Design/HW for cost-efficient NL archive >= 0.5PB?

Fredrik Häll <hall.fredrik@xxxxxxxxx> · Wed, 25 Dec 2013 20:47:51 +0100

I am new to Gluster, but so far it seems very attractive for my needs. I am trying to assess its suitability for a cost-efficient storage problem I am tackling. Hopefully someone can help me find how to best solve my problem. 

Capacity: 
Start with around 0.5PB usable

Redundancy: 
2 replicas with non-RAID is not sufficient. Either 3 replicas with non-raid or some combination of 2 replicas and RAID?

File types: 
Large files, around 400-1500MB each. 

Usage pattern: 
Archive (not sure if this matches nearline or not..) with files being added at around 200-300GB/day (3-400 files/day). Very few reads, order of 10 file accesses per day. Concurrent reads highly unlikely. 

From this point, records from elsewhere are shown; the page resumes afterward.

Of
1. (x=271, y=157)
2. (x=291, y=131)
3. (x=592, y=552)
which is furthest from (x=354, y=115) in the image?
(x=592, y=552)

The main two factors for me are cost and redundancy. Losing data is not an option, being an archive solution. Cost/usable TB is the other key factor, as we see growth estimates of 100-500TB/year.

Looking just at $/TB, a RAID-based approach to me sounds more efficient. But RAID rebuild times with large arrays of large capacity drives sound really scary. Not sure if something smart can be done since we will still have a replica left during the rebuild?

So, any suggestions on what would be possible and cost-efficient solutions? 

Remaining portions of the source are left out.